◆ Exercise directions
Extract, verbatim, all lines starting at the one containing "Regarding the scene in" and ending with the final line of the listing, and no others.

◆ Provided information
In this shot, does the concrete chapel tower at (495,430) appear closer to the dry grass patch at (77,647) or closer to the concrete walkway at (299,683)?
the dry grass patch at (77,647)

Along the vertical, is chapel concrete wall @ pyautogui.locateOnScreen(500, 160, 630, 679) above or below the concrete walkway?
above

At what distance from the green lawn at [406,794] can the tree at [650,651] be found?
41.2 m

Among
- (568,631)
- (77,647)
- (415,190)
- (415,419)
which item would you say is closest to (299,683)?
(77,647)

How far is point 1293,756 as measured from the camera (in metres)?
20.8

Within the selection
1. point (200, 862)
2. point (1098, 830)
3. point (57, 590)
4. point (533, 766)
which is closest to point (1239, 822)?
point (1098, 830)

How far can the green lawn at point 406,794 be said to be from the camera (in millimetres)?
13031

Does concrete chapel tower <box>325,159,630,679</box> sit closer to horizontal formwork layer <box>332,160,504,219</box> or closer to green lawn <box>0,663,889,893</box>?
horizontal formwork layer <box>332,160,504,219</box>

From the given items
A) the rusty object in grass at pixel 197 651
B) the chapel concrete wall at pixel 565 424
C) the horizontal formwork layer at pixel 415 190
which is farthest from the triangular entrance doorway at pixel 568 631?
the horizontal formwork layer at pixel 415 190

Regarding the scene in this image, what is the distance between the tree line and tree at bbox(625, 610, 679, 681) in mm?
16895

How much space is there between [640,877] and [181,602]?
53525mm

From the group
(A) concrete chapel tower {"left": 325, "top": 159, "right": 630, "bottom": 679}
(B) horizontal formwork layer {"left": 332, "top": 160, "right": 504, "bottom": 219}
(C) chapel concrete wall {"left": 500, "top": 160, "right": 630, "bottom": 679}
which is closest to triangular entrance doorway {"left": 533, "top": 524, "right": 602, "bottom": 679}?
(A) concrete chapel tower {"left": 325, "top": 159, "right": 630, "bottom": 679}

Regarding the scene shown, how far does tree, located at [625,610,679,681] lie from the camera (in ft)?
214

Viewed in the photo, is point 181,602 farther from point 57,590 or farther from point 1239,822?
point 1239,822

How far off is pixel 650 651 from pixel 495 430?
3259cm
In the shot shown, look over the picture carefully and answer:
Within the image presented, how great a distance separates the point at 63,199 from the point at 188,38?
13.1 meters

◆ Response below
Regarding the scene in this image, what is the distance between the tree line and tree at bbox(625, 610, 679, 681) in mm?
16895

How much space is there between [640,877] and [181,602]?
53525mm

From the group
(A) concrete chapel tower {"left": 325, "top": 159, "right": 630, "bottom": 679}
(B) horizontal formwork layer {"left": 332, "top": 160, "right": 504, "bottom": 219}
(C) chapel concrete wall {"left": 500, "top": 160, "right": 630, "bottom": 679}
which is closest to triangular entrance doorway {"left": 533, "top": 524, "right": 602, "bottom": 679}?
(A) concrete chapel tower {"left": 325, "top": 159, "right": 630, "bottom": 679}

Regarding the scene shown, how far does tree, located at [625,610,679,681] lie from the camera (in ft)?
214

Viewed in the photo, is point 181,602 farther from point 57,590 or farther from point 1239,822?
point 1239,822

How far off is pixel 650 651 from pixel 495 430?
3259cm
In the shot shown, look over the picture carefully and answer:
Within the image presented, how great a distance separates the point at 63,199 from the point at 188,38?
13.1 meters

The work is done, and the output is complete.